Research and development expenses for the three months ended March 31, 2025 were $2,487,000, an increase of $920,000, or 59%, compared to $1,567,000 for the three months ended March 31, 2024.

 

The increase in research and development expenses was mainly due to the development of new products and the resulting increase in payroll and related expenses for new employees’ recruitment, an increase in stock-based compensation from new option grants and procuring materials and services of subcontractors for Industry 4.0 projects.

 

We expect that our research and development expenses will increase as we continue to develop our products and services and recruit additional research and development employees due to increased focus on R&D activities in the I4.0 domain.

 

-21-

 

 

Sales and Marketing Expenses

 

Sales and marketing expenses primarily consist of payroll and related expenses, consulting services, promotional materials, exhibitions, demonstration equipment and certain allocated facility infrastructure costs.

 

Sales and marketing expenses for the three months ended March 31, 2025 were $396,000, an increase of $162,000, or 69%, compared to $234,000 for the three months ended March 31, 2024.

 

The increase in sales and marketing expenses was primarily driven by the Company’s efforts to penetrate new markets and enhance product visibility. This led to higher payroll and related expenses associated with the recruitment of new employees, an increase in stock-based compensation due to newly granted options and additional expenses resulting from the engagement of new marketing consultants.

 

We expect that our sales and marketing expenses will increase as we expand our selling and marketing efforts in the I4.0 domain.

 

General and Administrative Expenses

 

General and administrative expenses primarily consist of salaries and other related costs, including stock-based compensation, for personnel in executive, finance and administrative functions.
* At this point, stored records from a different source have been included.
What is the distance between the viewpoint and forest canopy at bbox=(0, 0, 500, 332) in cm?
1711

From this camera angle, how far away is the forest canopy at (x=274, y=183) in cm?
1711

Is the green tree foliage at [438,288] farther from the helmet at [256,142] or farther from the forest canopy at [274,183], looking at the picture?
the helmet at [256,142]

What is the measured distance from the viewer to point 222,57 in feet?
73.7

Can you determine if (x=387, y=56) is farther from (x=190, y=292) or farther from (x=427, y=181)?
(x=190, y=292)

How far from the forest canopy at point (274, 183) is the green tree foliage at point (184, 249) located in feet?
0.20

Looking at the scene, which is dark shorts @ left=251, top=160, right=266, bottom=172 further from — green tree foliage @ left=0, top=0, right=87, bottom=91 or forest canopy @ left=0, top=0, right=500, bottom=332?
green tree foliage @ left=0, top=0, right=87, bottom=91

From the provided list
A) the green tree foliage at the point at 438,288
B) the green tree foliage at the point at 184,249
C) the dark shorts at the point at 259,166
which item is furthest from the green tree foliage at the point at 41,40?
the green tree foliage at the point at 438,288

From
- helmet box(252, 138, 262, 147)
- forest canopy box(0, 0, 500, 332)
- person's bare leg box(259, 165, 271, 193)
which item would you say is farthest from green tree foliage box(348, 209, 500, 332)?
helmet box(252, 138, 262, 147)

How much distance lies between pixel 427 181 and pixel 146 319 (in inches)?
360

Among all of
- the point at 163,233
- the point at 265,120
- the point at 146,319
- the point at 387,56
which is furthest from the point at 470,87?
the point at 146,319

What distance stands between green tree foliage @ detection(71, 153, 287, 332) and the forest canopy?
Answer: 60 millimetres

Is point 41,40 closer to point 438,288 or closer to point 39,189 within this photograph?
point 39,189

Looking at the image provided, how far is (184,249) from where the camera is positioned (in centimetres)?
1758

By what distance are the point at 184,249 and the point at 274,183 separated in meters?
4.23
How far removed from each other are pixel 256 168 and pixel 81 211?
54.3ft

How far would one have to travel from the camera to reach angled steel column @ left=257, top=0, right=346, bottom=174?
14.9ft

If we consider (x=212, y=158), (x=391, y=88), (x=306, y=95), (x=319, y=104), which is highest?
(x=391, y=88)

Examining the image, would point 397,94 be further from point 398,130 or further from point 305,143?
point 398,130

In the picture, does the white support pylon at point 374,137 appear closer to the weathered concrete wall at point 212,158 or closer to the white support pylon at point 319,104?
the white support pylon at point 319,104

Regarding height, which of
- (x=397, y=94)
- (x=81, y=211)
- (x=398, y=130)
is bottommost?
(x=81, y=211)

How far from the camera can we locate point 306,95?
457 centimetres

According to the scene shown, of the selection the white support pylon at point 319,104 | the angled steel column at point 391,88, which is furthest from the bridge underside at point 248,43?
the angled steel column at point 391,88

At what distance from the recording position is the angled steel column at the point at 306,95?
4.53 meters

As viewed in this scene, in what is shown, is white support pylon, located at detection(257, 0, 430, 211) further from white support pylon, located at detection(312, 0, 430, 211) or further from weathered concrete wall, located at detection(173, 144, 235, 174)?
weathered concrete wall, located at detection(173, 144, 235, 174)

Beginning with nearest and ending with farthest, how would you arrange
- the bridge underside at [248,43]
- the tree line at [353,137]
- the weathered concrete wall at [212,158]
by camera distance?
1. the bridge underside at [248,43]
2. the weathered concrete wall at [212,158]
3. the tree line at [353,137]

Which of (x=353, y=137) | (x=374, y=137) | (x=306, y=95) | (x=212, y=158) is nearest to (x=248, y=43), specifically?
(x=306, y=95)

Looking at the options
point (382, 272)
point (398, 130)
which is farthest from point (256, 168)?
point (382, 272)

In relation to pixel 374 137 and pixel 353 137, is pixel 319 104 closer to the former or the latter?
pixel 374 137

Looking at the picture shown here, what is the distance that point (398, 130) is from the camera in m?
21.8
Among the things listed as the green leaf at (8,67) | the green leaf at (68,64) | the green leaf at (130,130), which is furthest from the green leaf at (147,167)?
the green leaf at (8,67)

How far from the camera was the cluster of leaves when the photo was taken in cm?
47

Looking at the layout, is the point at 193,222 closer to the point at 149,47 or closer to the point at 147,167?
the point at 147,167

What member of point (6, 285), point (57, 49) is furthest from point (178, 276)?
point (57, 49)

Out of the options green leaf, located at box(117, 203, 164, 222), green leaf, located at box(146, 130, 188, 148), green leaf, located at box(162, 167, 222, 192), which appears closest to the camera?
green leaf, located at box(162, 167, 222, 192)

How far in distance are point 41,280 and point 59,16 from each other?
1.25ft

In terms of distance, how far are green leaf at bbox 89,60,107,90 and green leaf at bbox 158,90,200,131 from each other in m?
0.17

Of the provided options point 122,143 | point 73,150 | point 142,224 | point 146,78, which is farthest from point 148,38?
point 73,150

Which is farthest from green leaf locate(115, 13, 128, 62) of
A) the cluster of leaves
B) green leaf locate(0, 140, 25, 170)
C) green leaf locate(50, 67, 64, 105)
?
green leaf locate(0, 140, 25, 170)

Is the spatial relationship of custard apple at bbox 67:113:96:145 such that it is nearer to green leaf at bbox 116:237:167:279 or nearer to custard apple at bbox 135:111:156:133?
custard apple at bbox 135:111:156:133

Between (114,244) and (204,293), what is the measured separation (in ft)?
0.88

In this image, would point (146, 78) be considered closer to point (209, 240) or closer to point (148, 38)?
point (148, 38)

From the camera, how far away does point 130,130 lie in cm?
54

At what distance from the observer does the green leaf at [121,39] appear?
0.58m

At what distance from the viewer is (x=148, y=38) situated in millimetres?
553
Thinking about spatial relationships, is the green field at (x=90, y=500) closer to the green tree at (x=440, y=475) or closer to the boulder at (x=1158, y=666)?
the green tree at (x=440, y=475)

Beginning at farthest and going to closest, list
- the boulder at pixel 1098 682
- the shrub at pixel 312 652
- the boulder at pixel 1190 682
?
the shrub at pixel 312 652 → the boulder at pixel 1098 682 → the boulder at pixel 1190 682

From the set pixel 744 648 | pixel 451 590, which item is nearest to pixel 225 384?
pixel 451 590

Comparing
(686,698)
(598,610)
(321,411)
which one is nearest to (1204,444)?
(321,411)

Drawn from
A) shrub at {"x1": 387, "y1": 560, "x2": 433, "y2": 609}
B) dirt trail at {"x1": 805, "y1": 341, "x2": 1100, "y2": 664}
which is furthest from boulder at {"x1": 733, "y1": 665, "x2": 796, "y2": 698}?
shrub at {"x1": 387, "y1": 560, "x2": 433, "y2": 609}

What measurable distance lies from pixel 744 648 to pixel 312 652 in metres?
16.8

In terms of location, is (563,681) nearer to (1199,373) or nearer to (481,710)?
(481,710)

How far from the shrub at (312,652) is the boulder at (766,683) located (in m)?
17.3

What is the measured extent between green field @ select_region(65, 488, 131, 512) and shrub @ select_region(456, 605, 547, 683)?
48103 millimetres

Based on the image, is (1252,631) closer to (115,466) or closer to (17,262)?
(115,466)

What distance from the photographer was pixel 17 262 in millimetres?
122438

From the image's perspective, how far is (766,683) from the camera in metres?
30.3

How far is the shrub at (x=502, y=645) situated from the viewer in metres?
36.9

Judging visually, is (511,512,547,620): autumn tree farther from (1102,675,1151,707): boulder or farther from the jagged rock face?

General and administrative expenses also include direct and allocated facility-related costs as well as professional fees for legal, patent, consulting, investor, public relations, accounting, auditing, tax services and insurance costs.

 

General and administrative expenses for the three months ended March 31, 2025 were $2,215,000, an increase of $875,000, or 65%, compared to $1,340,000 for the three months ended March 31, 2024.

 

The increase in general and administrative expenses was primarily due to:

 

  - an increase in payroll and related expenses due to the recruitment of new positions, including a CFO, and cash compensation bonuses paid to senior executives;
  -

expenses related to our fund raising and uplisting to Nasdaq;

  -

an increase in stock-based compensation from new option grants; and

  - expenses related to our new Italian subsidiary;

 

Operating loss

 

We incurred an operating loss of $4,560,000 for the three months ended March 31, 2025, an increase of $1,196,000, or 36%, compared to operating loss of $3,364,000 for the three months ended March 31, 2024.

 

The increase in operating loss was due to increases in research and development expenses, general and administrative expenses and sales and marketing expenses, each as described above, partially offset by an increase in gross profit.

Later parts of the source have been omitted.